Abstract

The aim of this paper is to illustrate how the presence and the absence of Flemish bodies in the material spaces of a post-war commemoration of the First World War and the Second World War, in both state-sponsored military and in community cemeteries, have served a cultural and political agenda for nearly the past 100 years. The political views of both the kingdom of Belgium and the Flemish are articulated through the most common symbol of a war – the gravestone – marking visibility for the Flemish and a Flemish nationalist cause. The article traces the history of the formation of the cemeteries as well as chronicles the physical signs of Flemishness from 1915 during the Great War to the post-war commemoration of Second World War. In the Great War, this took the form of a modified Celtic cross, a heldenhuldezerk, a Flemish hero tombstone. The history of this grave marker is one of destruction and appropriation linked to a veneration of the dead who lay buried beneath.

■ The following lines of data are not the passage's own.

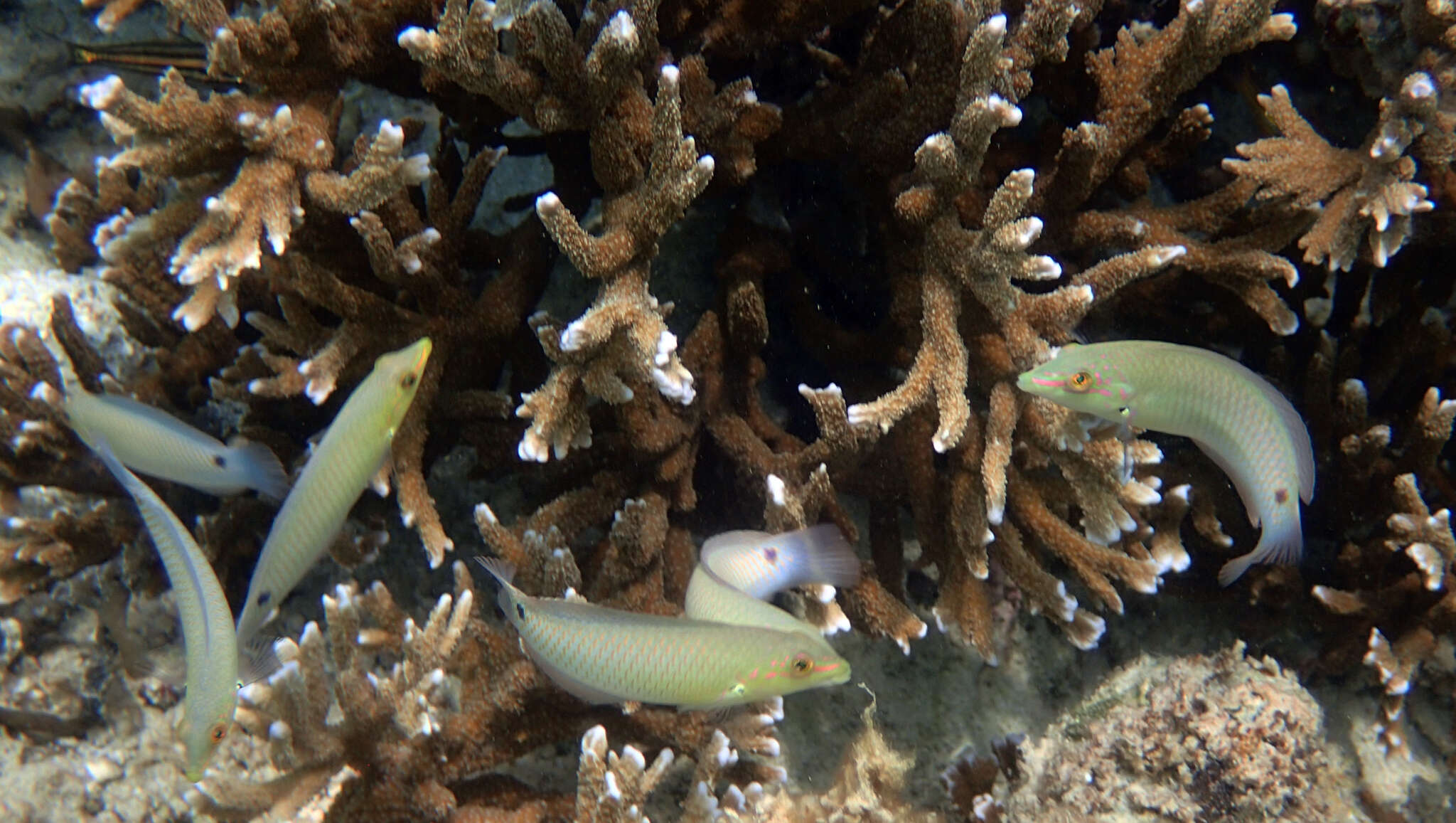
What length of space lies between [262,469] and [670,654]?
49.9 inches

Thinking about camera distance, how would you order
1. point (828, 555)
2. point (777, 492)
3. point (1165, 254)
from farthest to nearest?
point (777, 492), point (1165, 254), point (828, 555)

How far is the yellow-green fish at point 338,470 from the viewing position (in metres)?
1.74

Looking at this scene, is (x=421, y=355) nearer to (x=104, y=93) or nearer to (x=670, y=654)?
(x=670, y=654)

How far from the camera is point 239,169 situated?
241cm

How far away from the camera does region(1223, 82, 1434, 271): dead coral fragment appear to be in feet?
7.88

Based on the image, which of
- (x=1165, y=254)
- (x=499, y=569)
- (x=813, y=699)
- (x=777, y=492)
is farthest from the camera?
(x=813, y=699)

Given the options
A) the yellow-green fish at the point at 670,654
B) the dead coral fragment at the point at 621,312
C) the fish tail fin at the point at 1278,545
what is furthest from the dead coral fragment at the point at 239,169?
the fish tail fin at the point at 1278,545

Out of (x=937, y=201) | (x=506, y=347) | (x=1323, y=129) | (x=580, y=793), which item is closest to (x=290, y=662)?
(x=580, y=793)

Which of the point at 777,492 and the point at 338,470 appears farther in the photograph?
the point at 777,492

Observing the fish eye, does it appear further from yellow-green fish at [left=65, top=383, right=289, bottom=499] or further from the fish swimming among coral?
yellow-green fish at [left=65, top=383, right=289, bottom=499]

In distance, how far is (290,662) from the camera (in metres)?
2.27

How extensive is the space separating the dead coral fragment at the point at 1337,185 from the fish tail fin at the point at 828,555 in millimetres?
1827

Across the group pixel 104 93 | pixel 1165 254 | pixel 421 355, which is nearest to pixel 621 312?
pixel 421 355

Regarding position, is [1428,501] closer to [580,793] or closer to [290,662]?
[580,793]
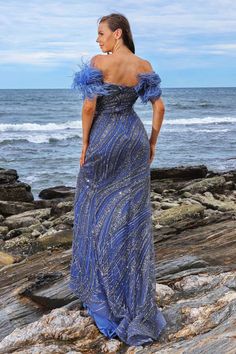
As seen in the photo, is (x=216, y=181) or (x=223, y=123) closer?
(x=216, y=181)

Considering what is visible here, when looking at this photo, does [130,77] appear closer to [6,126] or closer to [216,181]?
[216,181]

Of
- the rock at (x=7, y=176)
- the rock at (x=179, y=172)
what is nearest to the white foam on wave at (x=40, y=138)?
the rock at (x=7, y=176)

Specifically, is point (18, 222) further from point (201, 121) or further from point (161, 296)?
point (201, 121)

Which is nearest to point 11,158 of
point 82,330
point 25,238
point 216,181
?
point 216,181

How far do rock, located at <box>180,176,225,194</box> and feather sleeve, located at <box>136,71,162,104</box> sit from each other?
1163cm

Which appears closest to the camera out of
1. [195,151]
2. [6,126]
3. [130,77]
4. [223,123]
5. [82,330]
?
[130,77]

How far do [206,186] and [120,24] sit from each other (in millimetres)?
12326

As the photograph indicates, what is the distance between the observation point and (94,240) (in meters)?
4.57

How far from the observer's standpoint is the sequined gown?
445cm

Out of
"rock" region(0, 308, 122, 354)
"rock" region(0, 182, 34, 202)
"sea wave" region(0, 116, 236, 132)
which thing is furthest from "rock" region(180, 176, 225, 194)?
"sea wave" region(0, 116, 236, 132)

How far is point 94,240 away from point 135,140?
786 millimetres

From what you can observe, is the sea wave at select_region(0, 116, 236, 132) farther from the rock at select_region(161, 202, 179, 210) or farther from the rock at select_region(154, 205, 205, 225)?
the rock at select_region(154, 205, 205, 225)

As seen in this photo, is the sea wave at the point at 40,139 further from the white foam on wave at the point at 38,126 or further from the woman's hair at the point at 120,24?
the woman's hair at the point at 120,24

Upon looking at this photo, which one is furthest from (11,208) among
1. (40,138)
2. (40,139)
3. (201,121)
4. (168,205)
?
(201,121)
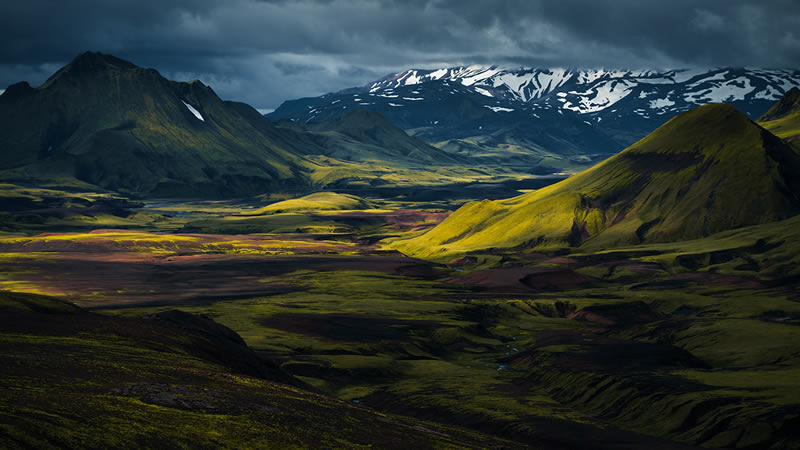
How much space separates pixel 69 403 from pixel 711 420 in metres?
74.2

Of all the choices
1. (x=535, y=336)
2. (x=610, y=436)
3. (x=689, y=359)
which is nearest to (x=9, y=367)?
(x=610, y=436)

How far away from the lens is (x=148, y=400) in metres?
58.8

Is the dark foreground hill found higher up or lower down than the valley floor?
higher up

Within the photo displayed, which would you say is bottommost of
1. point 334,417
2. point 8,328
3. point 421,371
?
point 421,371

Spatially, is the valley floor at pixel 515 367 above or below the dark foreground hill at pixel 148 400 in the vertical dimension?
below

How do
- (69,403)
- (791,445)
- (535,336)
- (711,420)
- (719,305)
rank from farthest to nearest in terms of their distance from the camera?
(719,305)
(535,336)
(711,420)
(791,445)
(69,403)

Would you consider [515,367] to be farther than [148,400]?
Yes

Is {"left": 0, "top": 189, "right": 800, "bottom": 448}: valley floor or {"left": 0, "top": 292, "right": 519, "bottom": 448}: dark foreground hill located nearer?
{"left": 0, "top": 292, "right": 519, "bottom": 448}: dark foreground hill

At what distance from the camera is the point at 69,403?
169 ft

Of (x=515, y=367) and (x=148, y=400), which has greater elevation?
(x=148, y=400)

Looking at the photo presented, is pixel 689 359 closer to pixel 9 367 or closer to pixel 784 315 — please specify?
pixel 784 315

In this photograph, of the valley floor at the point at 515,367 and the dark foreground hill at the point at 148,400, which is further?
the valley floor at the point at 515,367

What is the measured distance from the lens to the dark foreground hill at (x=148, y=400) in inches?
1880

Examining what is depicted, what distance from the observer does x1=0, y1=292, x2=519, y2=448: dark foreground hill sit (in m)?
47.8
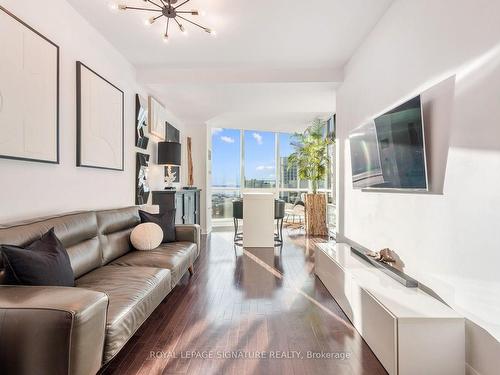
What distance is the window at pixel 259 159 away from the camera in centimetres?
839

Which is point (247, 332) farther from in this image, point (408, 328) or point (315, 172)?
point (315, 172)

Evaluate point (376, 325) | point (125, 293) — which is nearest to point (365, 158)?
point (376, 325)

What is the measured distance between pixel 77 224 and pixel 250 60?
2910 millimetres

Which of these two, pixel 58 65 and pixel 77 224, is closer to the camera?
pixel 77 224

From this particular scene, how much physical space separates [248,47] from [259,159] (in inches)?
196

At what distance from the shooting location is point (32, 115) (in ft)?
7.31

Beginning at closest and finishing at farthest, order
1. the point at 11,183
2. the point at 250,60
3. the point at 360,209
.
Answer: the point at 11,183, the point at 360,209, the point at 250,60

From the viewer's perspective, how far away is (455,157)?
5.97 ft

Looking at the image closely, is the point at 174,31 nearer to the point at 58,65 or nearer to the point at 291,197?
the point at 58,65

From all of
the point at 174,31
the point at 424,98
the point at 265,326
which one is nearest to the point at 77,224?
the point at 265,326

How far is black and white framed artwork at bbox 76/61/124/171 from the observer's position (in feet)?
9.30

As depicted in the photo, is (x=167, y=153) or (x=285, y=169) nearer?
(x=167, y=153)

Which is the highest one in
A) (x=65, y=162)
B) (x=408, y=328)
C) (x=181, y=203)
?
(x=65, y=162)

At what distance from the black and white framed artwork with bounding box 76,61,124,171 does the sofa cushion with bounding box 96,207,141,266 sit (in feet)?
1.84
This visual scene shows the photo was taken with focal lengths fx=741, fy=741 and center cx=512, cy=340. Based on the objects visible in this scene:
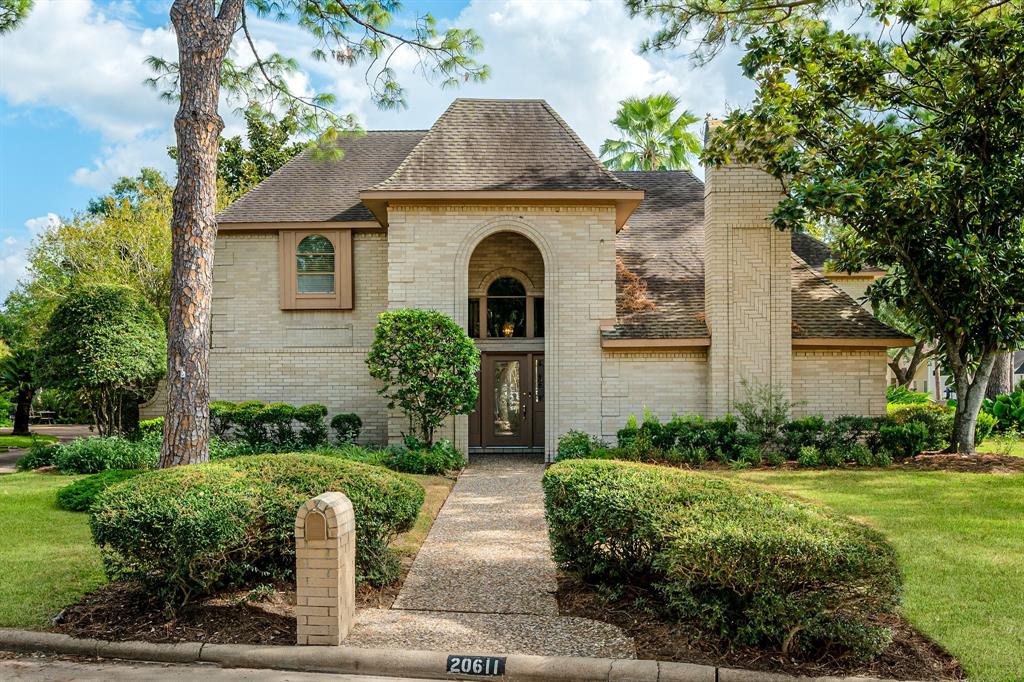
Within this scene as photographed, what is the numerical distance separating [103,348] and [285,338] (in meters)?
3.89

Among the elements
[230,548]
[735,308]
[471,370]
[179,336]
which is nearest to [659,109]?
[735,308]

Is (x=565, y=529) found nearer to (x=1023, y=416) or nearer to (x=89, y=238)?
(x=1023, y=416)

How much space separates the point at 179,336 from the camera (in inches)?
367

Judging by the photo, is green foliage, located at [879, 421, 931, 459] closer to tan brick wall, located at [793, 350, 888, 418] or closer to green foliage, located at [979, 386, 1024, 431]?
tan brick wall, located at [793, 350, 888, 418]

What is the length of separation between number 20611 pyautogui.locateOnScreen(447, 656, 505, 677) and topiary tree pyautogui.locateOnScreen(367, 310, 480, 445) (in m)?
9.01

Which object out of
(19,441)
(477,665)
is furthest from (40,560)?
(19,441)

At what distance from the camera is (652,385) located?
52.9 ft

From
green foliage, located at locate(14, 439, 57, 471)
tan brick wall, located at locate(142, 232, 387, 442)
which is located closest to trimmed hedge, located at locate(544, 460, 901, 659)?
tan brick wall, located at locate(142, 232, 387, 442)

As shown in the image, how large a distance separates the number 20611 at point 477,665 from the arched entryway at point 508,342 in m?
12.4

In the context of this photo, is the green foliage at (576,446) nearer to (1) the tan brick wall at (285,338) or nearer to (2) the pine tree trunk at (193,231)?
(1) the tan brick wall at (285,338)

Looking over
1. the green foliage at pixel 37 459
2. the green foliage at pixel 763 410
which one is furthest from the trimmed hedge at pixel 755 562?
the green foliage at pixel 37 459

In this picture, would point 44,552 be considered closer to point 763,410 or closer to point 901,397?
point 763,410

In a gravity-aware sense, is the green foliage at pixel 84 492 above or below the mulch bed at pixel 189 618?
above

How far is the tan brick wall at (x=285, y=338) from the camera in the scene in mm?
17609
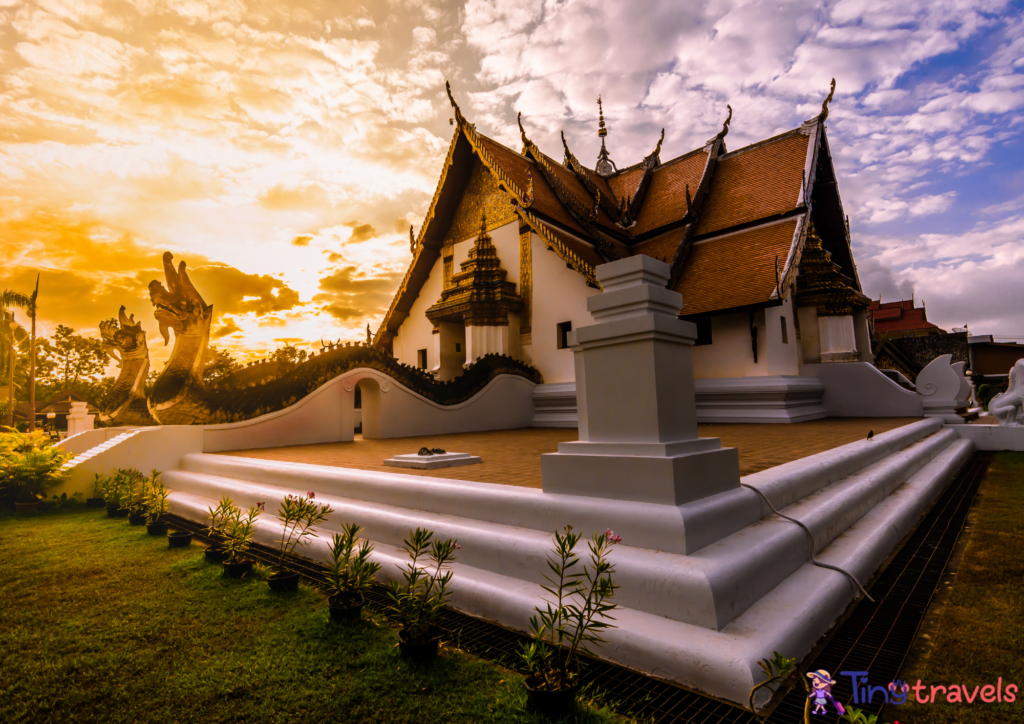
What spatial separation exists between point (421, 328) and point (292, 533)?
11.4 m

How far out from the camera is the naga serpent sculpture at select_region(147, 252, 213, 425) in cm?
670

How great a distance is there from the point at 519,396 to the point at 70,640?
926 centimetres

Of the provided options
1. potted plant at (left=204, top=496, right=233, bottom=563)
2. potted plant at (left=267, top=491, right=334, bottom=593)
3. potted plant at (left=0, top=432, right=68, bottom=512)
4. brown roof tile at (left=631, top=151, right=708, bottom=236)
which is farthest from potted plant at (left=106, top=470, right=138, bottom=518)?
brown roof tile at (left=631, top=151, right=708, bottom=236)

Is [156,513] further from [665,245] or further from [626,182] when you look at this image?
[626,182]

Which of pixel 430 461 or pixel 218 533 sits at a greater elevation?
pixel 430 461

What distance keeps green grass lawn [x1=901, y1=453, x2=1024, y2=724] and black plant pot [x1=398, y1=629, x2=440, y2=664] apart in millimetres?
1660

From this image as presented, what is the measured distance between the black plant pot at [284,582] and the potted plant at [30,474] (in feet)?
15.6

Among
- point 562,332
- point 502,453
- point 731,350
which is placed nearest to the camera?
point 502,453

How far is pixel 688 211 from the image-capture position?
39.9 feet

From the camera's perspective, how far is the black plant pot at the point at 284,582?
2.92 metres

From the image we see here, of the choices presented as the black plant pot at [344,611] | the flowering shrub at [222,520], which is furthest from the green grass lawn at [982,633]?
the flowering shrub at [222,520]

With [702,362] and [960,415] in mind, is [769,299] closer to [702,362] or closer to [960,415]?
[702,362]

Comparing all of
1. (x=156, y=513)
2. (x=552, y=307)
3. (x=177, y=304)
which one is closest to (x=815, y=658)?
(x=156, y=513)

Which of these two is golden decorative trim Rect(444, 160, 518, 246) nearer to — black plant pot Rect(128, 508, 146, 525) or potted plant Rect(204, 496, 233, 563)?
black plant pot Rect(128, 508, 146, 525)
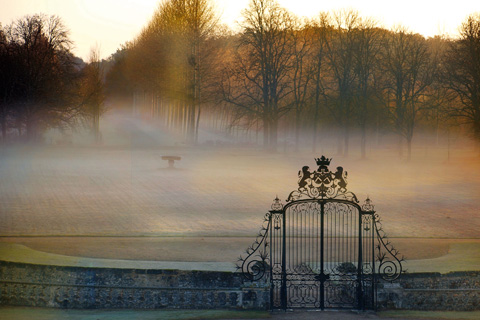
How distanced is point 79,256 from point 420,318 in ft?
28.4

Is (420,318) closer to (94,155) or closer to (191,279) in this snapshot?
(191,279)

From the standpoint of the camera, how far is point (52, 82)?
193 feet

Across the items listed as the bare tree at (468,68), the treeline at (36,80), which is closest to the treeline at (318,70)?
the bare tree at (468,68)

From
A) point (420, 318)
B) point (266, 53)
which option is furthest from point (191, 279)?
point (266, 53)

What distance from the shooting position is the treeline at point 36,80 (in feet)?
187

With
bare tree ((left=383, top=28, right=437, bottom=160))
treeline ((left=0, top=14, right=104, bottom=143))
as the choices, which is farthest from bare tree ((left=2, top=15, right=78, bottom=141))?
bare tree ((left=383, top=28, right=437, bottom=160))

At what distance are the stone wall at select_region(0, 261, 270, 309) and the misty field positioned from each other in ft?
6.77

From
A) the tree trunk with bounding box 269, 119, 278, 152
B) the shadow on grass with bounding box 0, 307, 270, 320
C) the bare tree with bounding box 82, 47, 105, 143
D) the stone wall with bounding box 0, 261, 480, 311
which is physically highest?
the bare tree with bounding box 82, 47, 105, 143

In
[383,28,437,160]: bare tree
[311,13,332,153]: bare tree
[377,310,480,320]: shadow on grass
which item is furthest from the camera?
[311,13,332,153]: bare tree

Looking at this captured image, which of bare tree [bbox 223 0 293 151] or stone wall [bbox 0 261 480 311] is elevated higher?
bare tree [bbox 223 0 293 151]

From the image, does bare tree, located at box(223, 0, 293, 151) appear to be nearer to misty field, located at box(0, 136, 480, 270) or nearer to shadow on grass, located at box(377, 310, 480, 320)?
misty field, located at box(0, 136, 480, 270)

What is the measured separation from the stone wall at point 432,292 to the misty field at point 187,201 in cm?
229

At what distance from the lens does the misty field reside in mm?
18875

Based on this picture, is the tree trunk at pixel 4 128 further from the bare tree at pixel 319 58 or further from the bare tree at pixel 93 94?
the bare tree at pixel 319 58
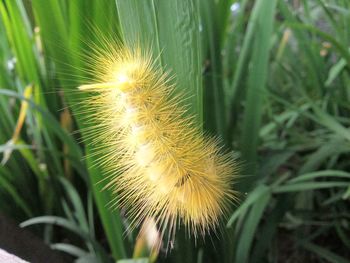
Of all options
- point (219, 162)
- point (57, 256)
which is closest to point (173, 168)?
point (219, 162)

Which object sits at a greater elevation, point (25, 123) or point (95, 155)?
point (25, 123)

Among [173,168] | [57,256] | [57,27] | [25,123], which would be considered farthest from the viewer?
[25,123]

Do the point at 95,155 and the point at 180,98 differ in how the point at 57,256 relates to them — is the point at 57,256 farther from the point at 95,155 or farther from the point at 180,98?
the point at 180,98
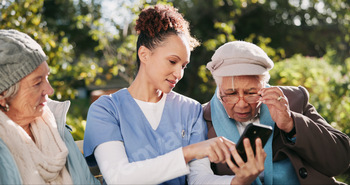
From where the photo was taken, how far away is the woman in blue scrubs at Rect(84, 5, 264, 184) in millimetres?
2295

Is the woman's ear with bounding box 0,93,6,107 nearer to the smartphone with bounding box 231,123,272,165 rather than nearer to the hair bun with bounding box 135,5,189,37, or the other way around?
the hair bun with bounding box 135,5,189,37

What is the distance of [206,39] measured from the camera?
12156 millimetres

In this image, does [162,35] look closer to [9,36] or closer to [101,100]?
[101,100]

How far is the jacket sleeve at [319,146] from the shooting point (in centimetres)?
245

Although a symbol of a nationalist movement that, according to the Belgian Army, compromised the united effort against German occupation during the Great War, these gravestones were permitted to stand in the Belgian-sponsored military cemeteries created in the 1920s. This is contrast to the ways in which those veterans of the Second World War who fought for an overt Flemish nationalist cause were interred in a separate cemetery and physically marginalized in the post-war burial practices.